Magnesium is an essential metallic macro-element that in the earth is found only in the form of its compounds, the most abundant of which is dolomite, a mixture of magnesium and calcium carbonates.

It is an essential component of bones and teeth, contributing to their structural stability by forming cross-linkages with calcium phosphate.

Magnesium is available only from the diet, although some is present in drinking water. Hard water contains significant quantities of the mineral, as do some types of bottled mineral waters.

Magnesium is very widely distributed and is present in all foods. The richest sources are:

  • soya beans
  • all types of nuts
  • dried brewer’s yeast
  • wholemeal flour
  • brown rice
  • dried peas and other pulses
  • shrimps

Other good sources include seafood, bananas, dried fruits, meats and all vegetables. Cereals and vegetables represent the main sources of magnesium in the average diet, providing more than two thirds of the daily intake. 

Refining and processing of cereals and flour cause serious losses of magnesium, so it is important to eat wholegrain cereals wherever possible.

Chlorophyll contains 2.7% of magnesium but is not a significant source of the mineral as fresh greens contain only 0.1% chlorophyll. Hence, one pound of greens supplies a total amount of 95 mg magnesium, but of this only 12 mg is in the form of chlorophyll.

The nervous system, the muscles and the heart can all be affected by magnesium deficiency. Typical nerve problems include irritability of the central nervous system, disorientation, convulsions and psychotic behaviour (delusions, hallucinations).  Nervousness and anxiety usually precede the more serious manifestations of deficiency.

Muscle problems are induced by abnormal nerve muscle functions leading to weakness, vertigo, muscle cramps and tremors, shaky movements and unsteady gait. There is often twitching of the facial muscles and rapid involuntary movements of the eyes up and down or side to side. Tetany is common and is characterised by ‘pins and needles’ of the lips, tongue, fingers and feet, with muscular spasms of the hands and feet as well as the facial muscles.

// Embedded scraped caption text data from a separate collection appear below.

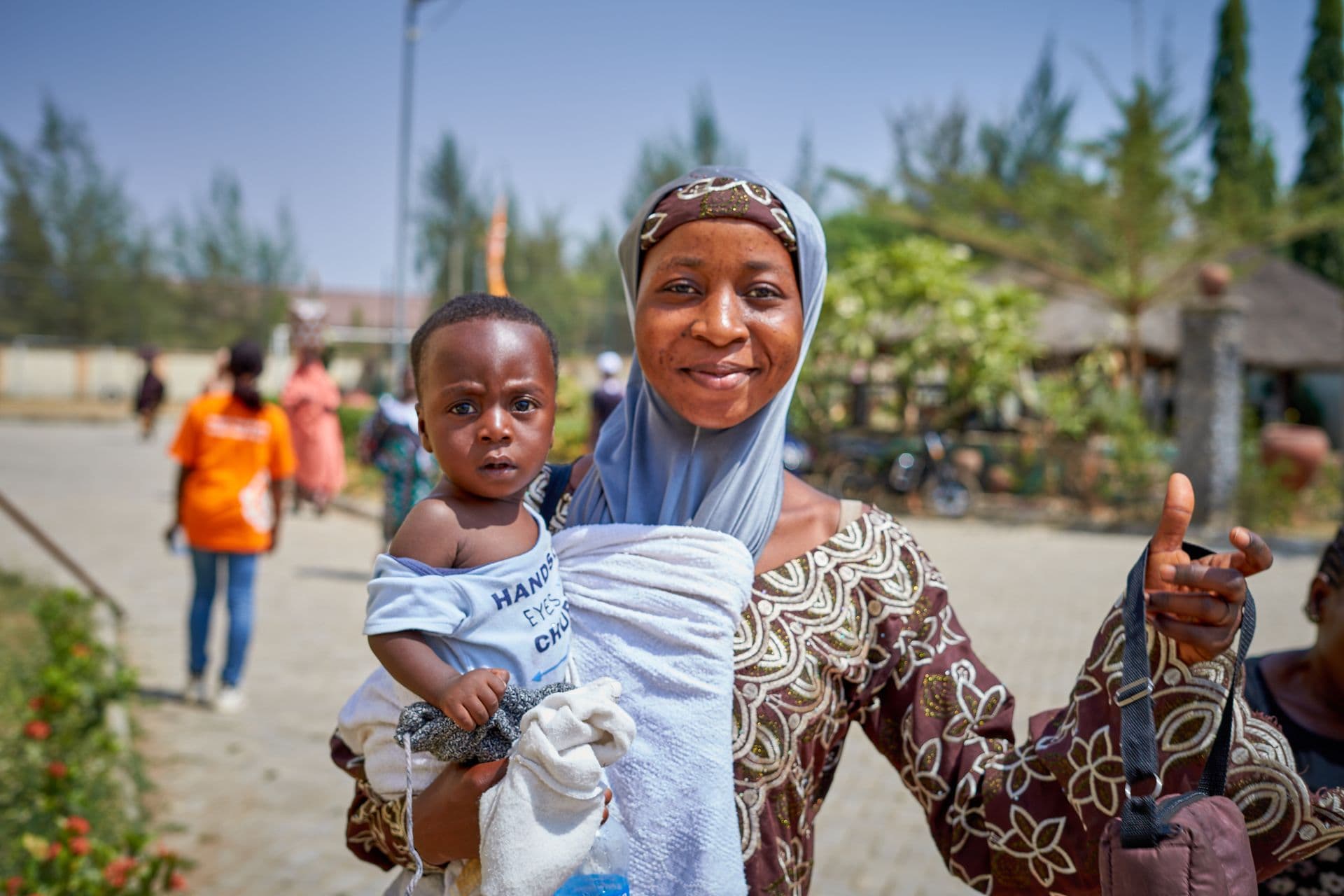 A smiling mother holds her baby outdoors in Keffi, Nigeria.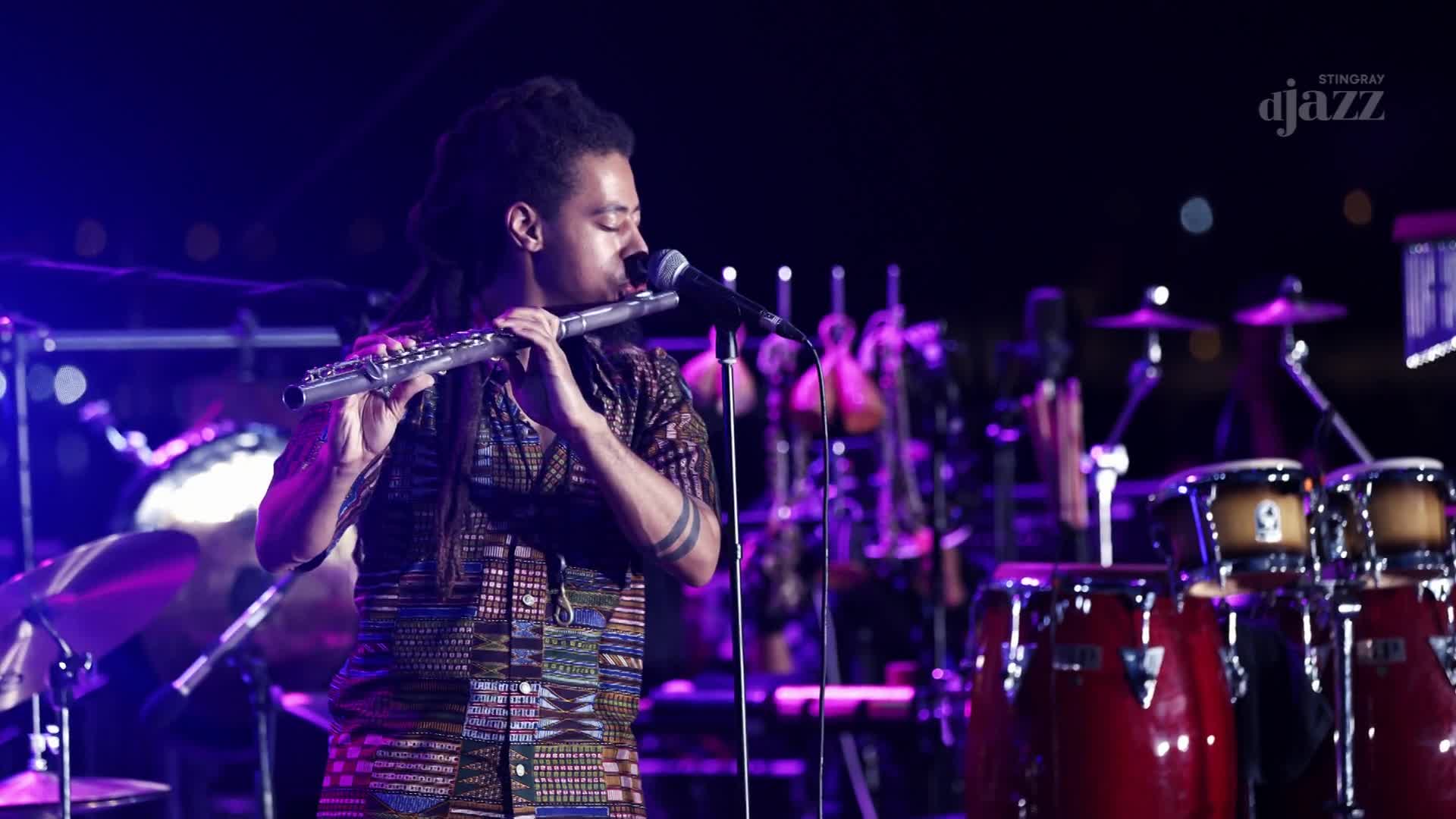 A musician plays a silver flute, his fingers moving across the keys. Behind him, a collection of conga drums and other percussion instruments gleam under the stage lights. A musician plays a silver flute, his fingers moving across the keys. Behind him, a collection of conga drums and other percussion instruments gleam under the stage lights.
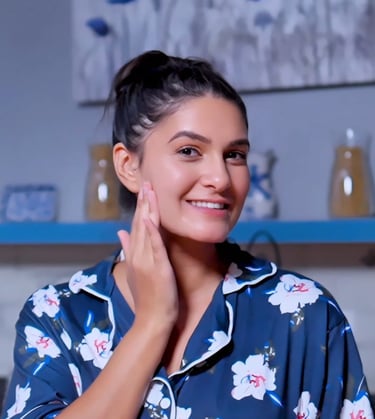 a woman touching her face in a blue shirt 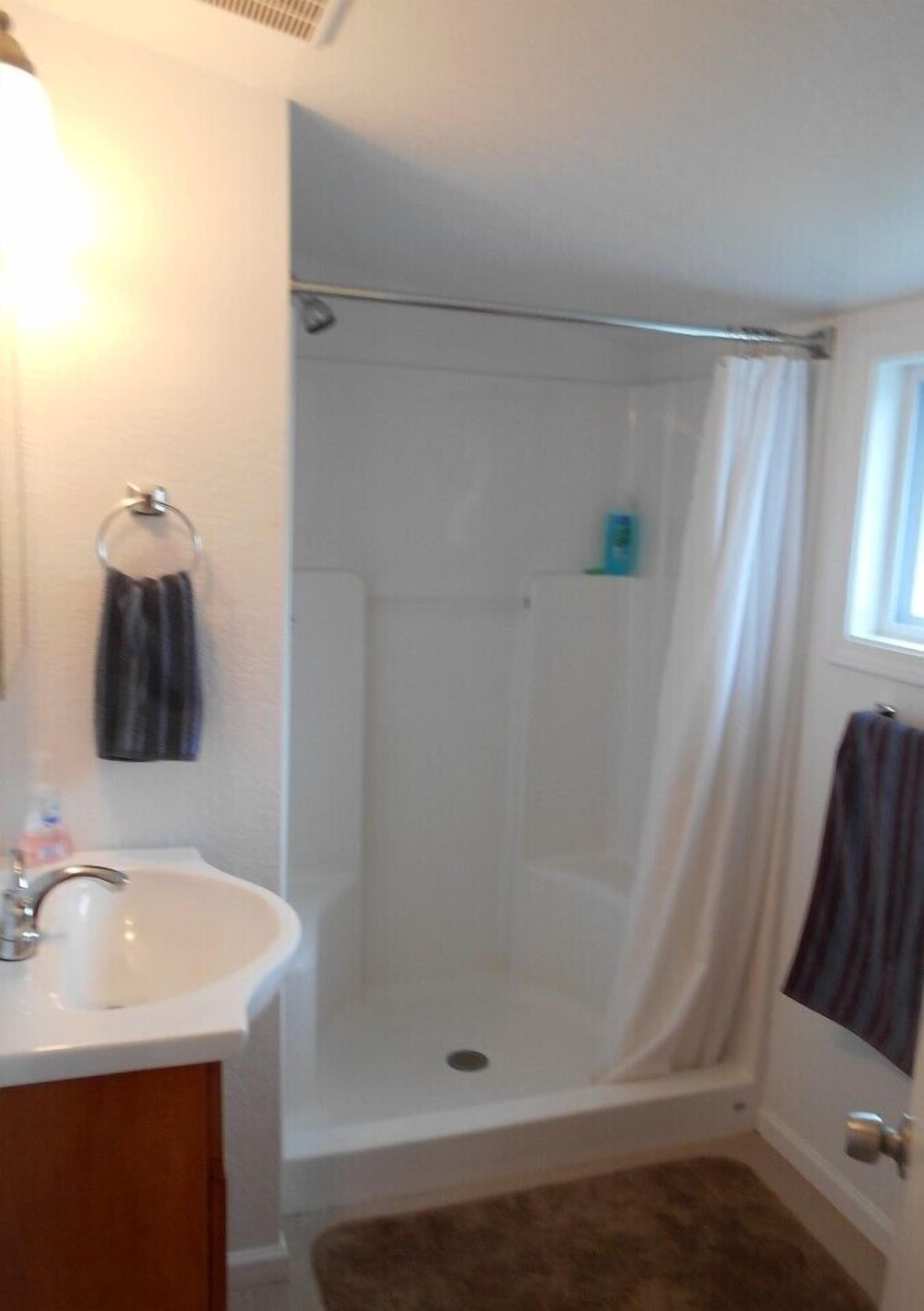 Un baño con ducha, lavamanos y un perchero para toallas.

Low levels of magnesium in the blood can result in a rapid heartbeat. Irregular heartbeats and palpitations may also suggest a lack of magnesium. 

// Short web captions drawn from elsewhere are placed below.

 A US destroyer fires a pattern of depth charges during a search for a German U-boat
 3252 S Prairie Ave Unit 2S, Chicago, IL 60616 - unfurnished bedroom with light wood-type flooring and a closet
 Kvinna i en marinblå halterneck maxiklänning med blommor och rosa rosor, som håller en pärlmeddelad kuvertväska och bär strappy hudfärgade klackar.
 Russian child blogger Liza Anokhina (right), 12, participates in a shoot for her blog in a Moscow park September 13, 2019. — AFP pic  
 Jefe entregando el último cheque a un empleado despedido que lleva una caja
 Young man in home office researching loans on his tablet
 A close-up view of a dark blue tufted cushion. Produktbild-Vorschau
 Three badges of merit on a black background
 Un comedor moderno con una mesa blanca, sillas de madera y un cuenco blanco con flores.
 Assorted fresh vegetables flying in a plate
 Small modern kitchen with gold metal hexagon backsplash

Deficiency can also induce a greater susceptibility to the toxic effects of the heart drug digitalis. In all these symptoms, low blood levels of magnesium should be tested to confirm deficiency.

Poor diets, i.e. those with an excess of highly refined and processed foods, malnutrition, loss of appetite and anorexia nervosa can all reduce magnesium intake and lead to low body levels. 

High dietary intakes of raw bran, phosphates and saturated fats can inhibit absorption of magnesium. 

Reduced or impaired absorption may also be caused by malabsorption conditions, by chronic diarrhoea induced by laxative abuse or by short-term diarrhoea in children, particularly in those with protein-calorie malnutrition.

Alcoholism is a frequent cause of a reduction in body magnesium stores, mainly because of increased urinary excretion and decreased dietary intakes. Regular vomiting episodes and diarrhoea induced by alcoholic drinks can result in magnesium deficiency. The mental problems associated with alcoholism have also been attributed in part to magnesium deficiency.

Excessive losses of magnesium in the faeces or urine are a result of many diseases including gastro-intestinal problems and some kidney complaints.

Magnesium is essential for the efficient utilisation of vitamins Bl and B6.

Magnesium deficiency may be associated with potassium deficiency. It may be necessary to correct the former in order to treat the latter. 

The ratio of magnesium to calcium in the diet should be between 1:1 and 1:2.

Magnesium carbonate is insoluble in water but dissolves in gastric juices to produce magnesium chloride and carbon dioxide. In the intestine, magnesium carbonate, like all magnesium salts, acts as a saline laxative because it is more soluble at intestinal pH level than calcium carbonate. 

Any magnesium absorbed is usually rapidly excreted in the urine.

Magnesium carbonate has antacid properties but is effective only at intakes above 1 g. It is also a laxative but this property is only apparent at high potency intakes of 5 g or more. Hence at the recommended intake of three dolomite tablets per day, the total amount of magnesium is only 155 mg. This is far below any potency likely to have a laxative effect or to contribute to any significant antacid action, although the magnesium dissolved (as magnesium chloride) will be absorbed to some extent and will thus help overcome any mild dietary deficiency of the mineral.

The only potential side effect of excessive magnesium intake is hypermagnesamia, in which blood serum levels are elevated. However, this condition only affects individuals with renal failure who ingest large quantities of magnesium salts. The problem is caused not by increased absorption of the mineral, but by an inability to excrete it.

Magnesium carbonate is an approved food additive, serial number 504, with no limits set on the amount that can be added to foodstuffs.